During the last week in January, Brian Mitchell 00MBA/MPH, associate dean of the Full-Time MBA Program, gathered with a dozen students to discuss On Race, a book by Howard Zinn. It was Mitchell’s current choice for his “Core Values Reading Series,” an informal group that gathers four times a year (after a break, so that students have time to read) to review books that align with Goizueta’s core values. “These core values don’t just exist in business school, but in life as well,” explains Mitchell, who manages the academic, international, and leadership components of the full-time MBA program. “We see the student experience in a holistic way.”

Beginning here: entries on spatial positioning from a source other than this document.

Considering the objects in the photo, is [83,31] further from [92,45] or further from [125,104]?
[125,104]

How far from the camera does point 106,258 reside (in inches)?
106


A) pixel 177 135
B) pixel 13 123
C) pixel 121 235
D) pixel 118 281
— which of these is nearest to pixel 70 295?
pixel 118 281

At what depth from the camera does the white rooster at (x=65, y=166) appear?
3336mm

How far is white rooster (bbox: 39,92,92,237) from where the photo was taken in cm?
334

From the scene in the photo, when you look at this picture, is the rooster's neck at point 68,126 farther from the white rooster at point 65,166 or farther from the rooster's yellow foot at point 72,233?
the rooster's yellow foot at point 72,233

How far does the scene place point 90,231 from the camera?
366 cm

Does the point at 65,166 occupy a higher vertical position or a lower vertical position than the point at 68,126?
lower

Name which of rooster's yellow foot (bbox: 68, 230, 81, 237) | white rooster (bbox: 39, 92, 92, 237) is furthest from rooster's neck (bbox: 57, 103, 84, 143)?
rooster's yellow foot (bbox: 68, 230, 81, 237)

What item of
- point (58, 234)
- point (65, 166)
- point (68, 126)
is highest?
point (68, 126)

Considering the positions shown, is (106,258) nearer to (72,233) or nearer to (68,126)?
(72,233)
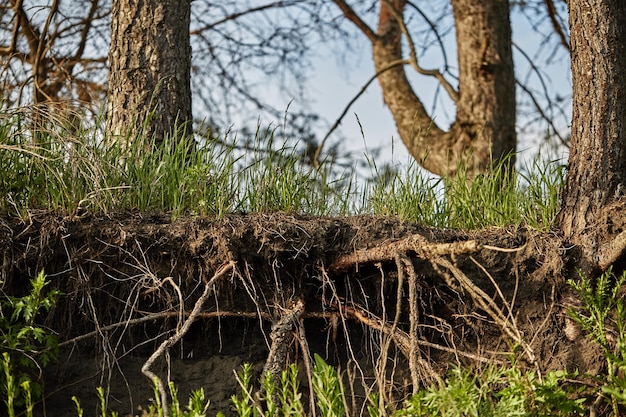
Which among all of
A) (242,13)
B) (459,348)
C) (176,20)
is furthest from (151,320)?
(242,13)

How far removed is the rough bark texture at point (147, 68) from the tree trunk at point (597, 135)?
2201 millimetres

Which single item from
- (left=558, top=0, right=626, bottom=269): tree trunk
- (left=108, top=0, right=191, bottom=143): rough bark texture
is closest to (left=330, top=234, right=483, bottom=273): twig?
(left=558, top=0, right=626, bottom=269): tree trunk

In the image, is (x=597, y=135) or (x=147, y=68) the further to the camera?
(x=147, y=68)

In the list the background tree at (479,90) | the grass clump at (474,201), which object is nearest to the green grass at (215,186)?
the grass clump at (474,201)

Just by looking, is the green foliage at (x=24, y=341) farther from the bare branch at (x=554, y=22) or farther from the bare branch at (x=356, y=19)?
the bare branch at (x=554, y=22)

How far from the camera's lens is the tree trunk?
3.63 meters

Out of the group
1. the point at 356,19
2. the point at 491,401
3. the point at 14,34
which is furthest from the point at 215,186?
the point at 356,19

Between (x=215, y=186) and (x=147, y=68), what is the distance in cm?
107

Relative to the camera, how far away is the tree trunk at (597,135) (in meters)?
3.63

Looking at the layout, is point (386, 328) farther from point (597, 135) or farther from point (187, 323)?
point (597, 135)

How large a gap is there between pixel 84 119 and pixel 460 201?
2.00 m

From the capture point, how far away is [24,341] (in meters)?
3.19

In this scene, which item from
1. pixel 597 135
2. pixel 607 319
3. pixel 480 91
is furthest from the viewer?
pixel 480 91

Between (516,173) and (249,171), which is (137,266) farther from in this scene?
(516,173)
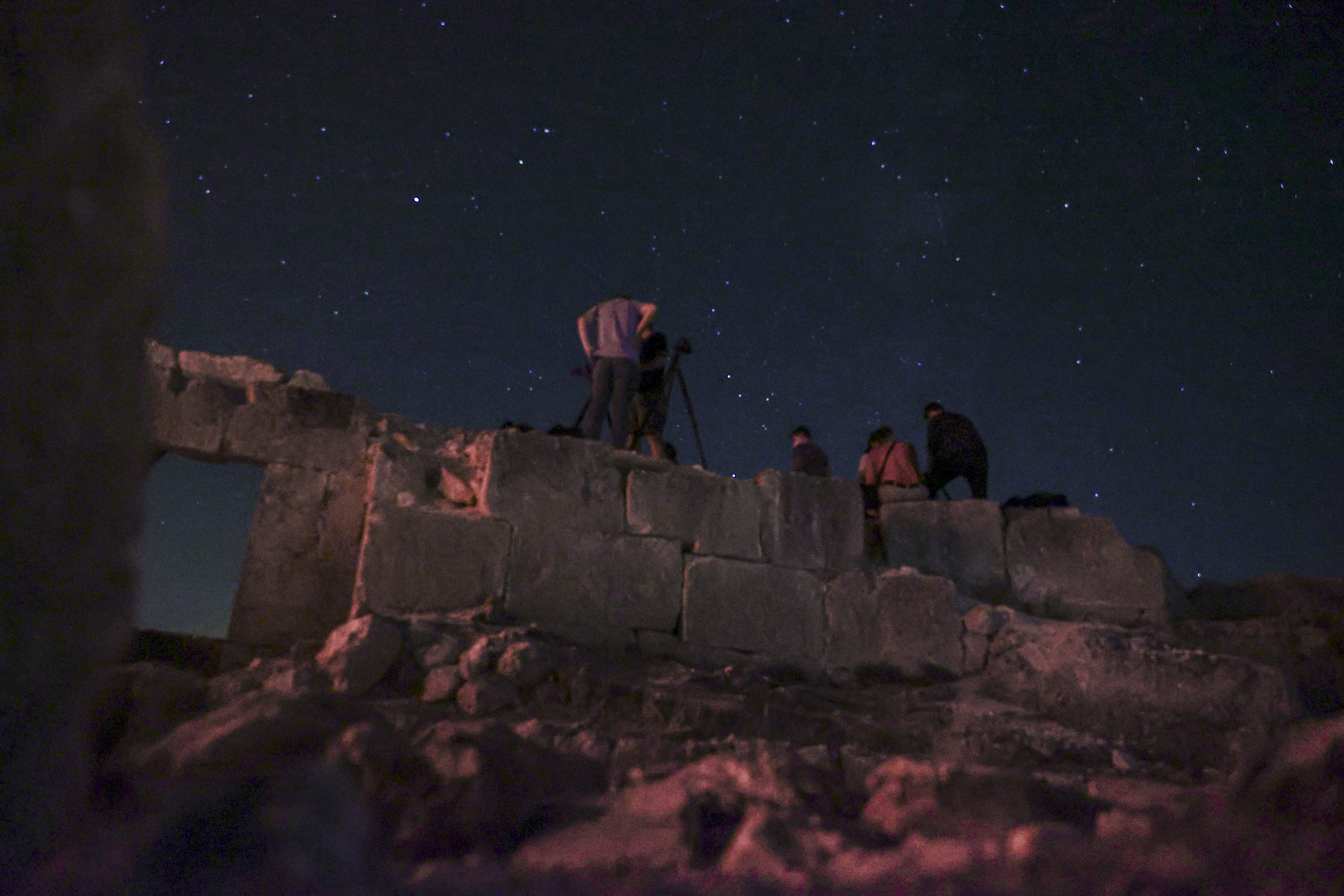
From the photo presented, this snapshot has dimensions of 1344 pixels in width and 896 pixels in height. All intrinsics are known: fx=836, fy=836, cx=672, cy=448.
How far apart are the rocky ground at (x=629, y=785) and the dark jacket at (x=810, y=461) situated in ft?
8.68

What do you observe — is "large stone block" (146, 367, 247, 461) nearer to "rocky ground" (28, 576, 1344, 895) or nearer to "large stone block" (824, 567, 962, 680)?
"rocky ground" (28, 576, 1344, 895)

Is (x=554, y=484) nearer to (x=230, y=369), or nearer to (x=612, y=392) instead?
(x=612, y=392)

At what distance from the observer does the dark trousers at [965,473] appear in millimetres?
6523

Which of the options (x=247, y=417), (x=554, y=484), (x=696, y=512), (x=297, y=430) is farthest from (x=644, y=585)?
(x=247, y=417)

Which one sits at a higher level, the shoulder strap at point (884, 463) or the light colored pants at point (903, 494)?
the shoulder strap at point (884, 463)

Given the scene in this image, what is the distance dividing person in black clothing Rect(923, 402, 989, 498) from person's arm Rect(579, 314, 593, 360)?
2.83m

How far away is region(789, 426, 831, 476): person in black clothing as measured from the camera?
22.8ft

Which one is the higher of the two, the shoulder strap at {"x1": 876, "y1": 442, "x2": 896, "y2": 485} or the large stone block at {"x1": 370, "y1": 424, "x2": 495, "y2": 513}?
the shoulder strap at {"x1": 876, "y1": 442, "x2": 896, "y2": 485}

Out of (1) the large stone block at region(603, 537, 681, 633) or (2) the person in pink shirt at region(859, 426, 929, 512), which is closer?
(1) the large stone block at region(603, 537, 681, 633)

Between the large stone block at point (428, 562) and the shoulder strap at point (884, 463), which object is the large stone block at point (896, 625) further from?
the large stone block at point (428, 562)

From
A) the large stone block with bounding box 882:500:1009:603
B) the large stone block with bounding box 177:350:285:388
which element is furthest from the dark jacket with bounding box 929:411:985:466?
the large stone block with bounding box 177:350:285:388

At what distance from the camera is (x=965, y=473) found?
6547 mm

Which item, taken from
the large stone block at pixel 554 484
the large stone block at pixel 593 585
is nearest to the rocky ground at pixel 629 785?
the large stone block at pixel 593 585

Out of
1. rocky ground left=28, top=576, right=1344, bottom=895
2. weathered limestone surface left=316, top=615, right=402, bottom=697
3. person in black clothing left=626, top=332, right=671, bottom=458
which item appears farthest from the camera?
person in black clothing left=626, top=332, right=671, bottom=458
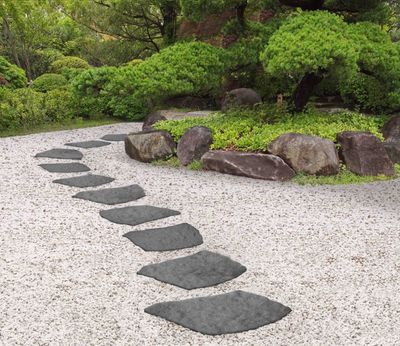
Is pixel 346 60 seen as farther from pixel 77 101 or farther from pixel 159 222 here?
pixel 77 101

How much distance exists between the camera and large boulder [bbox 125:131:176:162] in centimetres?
698

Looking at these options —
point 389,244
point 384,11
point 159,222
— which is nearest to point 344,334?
point 389,244

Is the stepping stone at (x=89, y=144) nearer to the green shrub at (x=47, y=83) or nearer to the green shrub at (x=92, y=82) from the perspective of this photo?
the green shrub at (x=92, y=82)

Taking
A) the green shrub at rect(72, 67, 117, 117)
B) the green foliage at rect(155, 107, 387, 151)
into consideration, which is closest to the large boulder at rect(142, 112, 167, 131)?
the green shrub at rect(72, 67, 117, 117)

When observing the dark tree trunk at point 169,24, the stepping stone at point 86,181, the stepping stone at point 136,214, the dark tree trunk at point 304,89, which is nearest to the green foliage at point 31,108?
the dark tree trunk at point 169,24

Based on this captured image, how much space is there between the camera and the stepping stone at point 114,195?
5121 mm

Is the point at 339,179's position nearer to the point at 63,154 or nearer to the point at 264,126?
the point at 264,126

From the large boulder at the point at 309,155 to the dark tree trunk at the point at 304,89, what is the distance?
1329 millimetres

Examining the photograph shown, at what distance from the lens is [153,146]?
6996 mm

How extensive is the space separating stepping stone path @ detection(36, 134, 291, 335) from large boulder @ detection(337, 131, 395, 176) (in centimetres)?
255

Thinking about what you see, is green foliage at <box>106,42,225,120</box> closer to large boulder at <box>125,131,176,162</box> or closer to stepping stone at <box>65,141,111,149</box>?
large boulder at <box>125,131,176,162</box>

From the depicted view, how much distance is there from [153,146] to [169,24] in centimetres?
575

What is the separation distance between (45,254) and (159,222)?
1.09m

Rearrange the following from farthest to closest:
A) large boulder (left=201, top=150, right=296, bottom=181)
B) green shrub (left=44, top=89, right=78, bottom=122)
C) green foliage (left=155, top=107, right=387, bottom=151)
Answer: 1. green shrub (left=44, top=89, right=78, bottom=122)
2. green foliage (left=155, top=107, right=387, bottom=151)
3. large boulder (left=201, top=150, right=296, bottom=181)
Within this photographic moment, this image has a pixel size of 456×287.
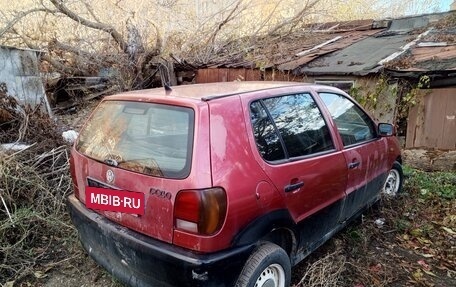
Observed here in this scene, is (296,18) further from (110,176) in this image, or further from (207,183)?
(207,183)

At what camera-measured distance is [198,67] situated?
31.7 feet

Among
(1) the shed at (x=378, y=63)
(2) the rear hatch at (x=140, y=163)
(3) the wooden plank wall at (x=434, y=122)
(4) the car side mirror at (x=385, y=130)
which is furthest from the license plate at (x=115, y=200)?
(3) the wooden plank wall at (x=434, y=122)

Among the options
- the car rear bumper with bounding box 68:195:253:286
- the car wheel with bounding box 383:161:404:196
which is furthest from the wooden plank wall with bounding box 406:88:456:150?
the car rear bumper with bounding box 68:195:253:286

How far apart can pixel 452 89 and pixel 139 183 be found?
5.92m

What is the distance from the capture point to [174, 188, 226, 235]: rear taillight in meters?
1.96

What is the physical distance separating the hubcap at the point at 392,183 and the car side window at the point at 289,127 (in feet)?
6.32

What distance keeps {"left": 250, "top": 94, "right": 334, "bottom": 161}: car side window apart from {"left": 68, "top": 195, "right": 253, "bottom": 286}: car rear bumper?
2.43 feet

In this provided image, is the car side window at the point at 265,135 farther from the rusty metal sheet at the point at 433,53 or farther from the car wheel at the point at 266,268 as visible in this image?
the rusty metal sheet at the point at 433,53

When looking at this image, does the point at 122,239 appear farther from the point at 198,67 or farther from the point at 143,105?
the point at 198,67

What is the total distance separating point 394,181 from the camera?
14.9ft

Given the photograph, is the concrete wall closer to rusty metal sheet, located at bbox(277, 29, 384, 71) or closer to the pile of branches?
the pile of branches

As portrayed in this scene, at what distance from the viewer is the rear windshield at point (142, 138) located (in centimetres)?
209

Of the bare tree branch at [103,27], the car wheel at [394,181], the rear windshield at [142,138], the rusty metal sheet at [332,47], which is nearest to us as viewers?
the rear windshield at [142,138]

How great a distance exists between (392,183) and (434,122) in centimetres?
245
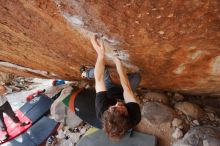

For the past five years, Mitchell’s Reading Series has helped students open their minds to new things. He introduces first-year students to the series by offering them What Got You Here Won’t Get You There , by Marshall Goldsmith, a book that showcases the core value of “rigor” and helps students avoid “resting on the laurels of their past success,” says Mitchell. Over the upcoming spring break, The Art of Happiness: A Handbook for Living , by the Dalai Lama (core value: accountability) suggests to students that there is more to life than big job titles and paychecks. “It’s a great book for students who are about to graduate,” notes Mitchell.
Given that the group’s latest meeting coincided with Martin Luther King Jr. Day and preceded Black History Month, On Race centered on the core value of diversity. The MBA students were impressed by how students at black colleges organized sit-ins without the benefit of social media. And that in the face of something so “blatantly wrong,” said one student, the protests were still peaceful.